Cuando cuerpo y mente se van apaciguando me sucede que, de manera inconexa y descontrolada, comienzan a asaltarme imágenes extrañas, a menudo irracionales: una escafandra de buzo llena de flores a la vera de un camino; un disfraz de monje en el pupitre de un colegio; las orejas de una mujer rubia que se derriten alargándose hasta que tocan el sueño; cejas que crecen hasta convertirse en plumas de pavo real…
Cuando aparecen sé que el sueño se está apoderando de mí por fin, y una parte de mi mente le da la bienvenida entregándose.

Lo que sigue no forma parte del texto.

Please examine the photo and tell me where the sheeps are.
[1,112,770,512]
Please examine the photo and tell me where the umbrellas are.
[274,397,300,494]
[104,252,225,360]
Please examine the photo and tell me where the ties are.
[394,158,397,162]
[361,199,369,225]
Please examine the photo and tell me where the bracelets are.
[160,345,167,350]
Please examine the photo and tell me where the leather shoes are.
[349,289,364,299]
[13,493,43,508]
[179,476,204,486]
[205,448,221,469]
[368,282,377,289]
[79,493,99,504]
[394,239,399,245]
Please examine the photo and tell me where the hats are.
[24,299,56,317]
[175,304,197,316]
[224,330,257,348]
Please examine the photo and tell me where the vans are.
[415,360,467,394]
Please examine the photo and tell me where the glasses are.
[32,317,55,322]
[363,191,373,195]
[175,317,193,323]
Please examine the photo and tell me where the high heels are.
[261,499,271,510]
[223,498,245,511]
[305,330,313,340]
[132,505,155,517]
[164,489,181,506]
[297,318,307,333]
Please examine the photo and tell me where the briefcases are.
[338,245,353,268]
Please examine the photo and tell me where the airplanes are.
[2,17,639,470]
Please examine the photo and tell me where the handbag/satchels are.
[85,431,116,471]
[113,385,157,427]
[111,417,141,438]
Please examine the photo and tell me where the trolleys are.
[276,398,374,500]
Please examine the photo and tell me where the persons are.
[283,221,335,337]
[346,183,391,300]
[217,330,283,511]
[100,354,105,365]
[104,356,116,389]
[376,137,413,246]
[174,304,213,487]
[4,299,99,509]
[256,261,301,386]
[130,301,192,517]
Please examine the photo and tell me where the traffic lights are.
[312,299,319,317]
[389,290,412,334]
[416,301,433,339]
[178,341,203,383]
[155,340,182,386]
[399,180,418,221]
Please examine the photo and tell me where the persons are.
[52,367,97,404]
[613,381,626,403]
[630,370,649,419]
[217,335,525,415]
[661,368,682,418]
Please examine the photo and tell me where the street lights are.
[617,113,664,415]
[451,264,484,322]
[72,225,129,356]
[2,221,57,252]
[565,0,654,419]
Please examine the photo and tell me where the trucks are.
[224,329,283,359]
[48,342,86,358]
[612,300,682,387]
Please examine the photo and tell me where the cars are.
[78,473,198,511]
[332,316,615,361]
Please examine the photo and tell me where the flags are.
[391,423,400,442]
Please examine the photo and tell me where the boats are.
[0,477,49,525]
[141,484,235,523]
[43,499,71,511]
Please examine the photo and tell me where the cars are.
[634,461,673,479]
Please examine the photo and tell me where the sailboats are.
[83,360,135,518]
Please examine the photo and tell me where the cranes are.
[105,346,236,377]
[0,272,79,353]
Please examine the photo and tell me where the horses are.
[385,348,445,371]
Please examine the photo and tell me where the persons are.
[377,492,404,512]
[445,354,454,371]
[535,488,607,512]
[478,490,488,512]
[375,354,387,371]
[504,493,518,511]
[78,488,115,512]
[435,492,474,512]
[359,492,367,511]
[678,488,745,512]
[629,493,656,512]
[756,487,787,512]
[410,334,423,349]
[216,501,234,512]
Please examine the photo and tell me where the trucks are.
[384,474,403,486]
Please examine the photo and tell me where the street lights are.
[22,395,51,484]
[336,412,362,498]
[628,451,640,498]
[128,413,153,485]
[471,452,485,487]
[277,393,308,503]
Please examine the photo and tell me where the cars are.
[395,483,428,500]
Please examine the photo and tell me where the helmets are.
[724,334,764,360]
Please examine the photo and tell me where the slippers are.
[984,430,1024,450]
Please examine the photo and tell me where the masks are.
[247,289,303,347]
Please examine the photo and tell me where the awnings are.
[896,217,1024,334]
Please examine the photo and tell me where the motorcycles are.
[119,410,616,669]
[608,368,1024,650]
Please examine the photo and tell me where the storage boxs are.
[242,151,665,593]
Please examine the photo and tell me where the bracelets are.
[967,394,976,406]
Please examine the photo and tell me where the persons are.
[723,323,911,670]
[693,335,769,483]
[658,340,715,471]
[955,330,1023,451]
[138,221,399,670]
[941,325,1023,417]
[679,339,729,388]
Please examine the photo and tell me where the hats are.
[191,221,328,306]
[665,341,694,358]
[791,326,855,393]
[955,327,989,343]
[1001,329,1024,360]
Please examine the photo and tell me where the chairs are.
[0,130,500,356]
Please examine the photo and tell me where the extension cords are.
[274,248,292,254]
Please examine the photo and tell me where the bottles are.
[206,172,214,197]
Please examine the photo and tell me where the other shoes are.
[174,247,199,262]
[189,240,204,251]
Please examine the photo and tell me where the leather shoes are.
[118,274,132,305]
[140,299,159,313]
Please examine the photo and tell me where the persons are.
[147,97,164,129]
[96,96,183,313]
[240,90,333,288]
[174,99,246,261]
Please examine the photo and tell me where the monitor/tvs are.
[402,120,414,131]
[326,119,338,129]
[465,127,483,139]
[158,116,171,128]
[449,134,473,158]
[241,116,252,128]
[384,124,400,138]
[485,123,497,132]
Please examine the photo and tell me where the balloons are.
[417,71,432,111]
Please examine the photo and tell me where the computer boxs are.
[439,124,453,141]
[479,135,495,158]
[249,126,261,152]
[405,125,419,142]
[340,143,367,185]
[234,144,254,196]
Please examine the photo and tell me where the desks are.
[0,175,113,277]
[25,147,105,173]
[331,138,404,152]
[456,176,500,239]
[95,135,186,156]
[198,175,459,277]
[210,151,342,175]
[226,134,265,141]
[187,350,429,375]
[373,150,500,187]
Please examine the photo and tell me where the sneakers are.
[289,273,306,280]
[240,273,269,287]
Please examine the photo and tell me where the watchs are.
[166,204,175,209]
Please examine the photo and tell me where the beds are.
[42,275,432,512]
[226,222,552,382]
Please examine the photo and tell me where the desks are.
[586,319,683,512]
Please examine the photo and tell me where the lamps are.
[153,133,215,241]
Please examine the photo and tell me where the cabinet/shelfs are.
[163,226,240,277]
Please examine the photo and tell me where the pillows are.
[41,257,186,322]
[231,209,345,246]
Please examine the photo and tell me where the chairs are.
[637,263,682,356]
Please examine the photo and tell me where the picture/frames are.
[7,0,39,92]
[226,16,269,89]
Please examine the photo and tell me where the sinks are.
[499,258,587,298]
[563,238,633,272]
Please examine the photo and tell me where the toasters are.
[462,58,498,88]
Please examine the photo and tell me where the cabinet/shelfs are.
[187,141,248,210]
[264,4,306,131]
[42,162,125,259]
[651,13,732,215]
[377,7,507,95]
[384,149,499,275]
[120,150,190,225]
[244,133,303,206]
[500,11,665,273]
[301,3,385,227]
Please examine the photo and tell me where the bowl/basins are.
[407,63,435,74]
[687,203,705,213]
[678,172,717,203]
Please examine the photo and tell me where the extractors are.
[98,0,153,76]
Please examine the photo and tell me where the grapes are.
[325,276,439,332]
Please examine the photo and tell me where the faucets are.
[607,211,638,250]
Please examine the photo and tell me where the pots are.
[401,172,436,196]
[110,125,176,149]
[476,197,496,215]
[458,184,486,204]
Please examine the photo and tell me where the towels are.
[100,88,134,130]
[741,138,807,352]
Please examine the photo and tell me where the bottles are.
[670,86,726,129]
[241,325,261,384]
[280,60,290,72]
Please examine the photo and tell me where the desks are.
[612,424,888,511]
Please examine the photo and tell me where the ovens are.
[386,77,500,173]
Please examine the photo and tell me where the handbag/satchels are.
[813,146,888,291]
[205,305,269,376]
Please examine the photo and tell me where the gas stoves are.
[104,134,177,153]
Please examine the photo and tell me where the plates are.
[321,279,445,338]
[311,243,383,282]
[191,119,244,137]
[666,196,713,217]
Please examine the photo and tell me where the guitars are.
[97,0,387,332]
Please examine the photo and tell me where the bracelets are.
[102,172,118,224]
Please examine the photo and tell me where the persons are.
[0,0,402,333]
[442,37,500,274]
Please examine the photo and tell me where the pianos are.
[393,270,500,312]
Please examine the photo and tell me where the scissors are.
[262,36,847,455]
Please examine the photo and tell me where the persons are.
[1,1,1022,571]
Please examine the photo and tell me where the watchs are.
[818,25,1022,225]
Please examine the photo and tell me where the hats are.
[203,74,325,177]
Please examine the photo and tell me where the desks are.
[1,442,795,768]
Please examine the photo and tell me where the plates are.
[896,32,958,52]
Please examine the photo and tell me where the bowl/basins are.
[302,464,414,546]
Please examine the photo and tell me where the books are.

Justo en ese momento de entrega, la otra noche, escuché una voz femenina, nítida y serena, que me llamaba por mi nombre. Me sorprendió tanto como me interesó, así que algo en mi cabeza se desperezó para atenderla. Entonces otra parte mía tiró más fuerte y se entregó al sueño, mientras que la parte despierta buscaba a esa voz entre los recovecos de mis enmarañadas neuronas. Sin éxito, se entregó al sueño, y fue entonces cuando muy queda, muy suave y luminosa, esa voz me llamó de nuevo, una vez solo, y me dijo:
– Es por aquí, sígueme…
Y desde entonces la estoy buscando cada noche.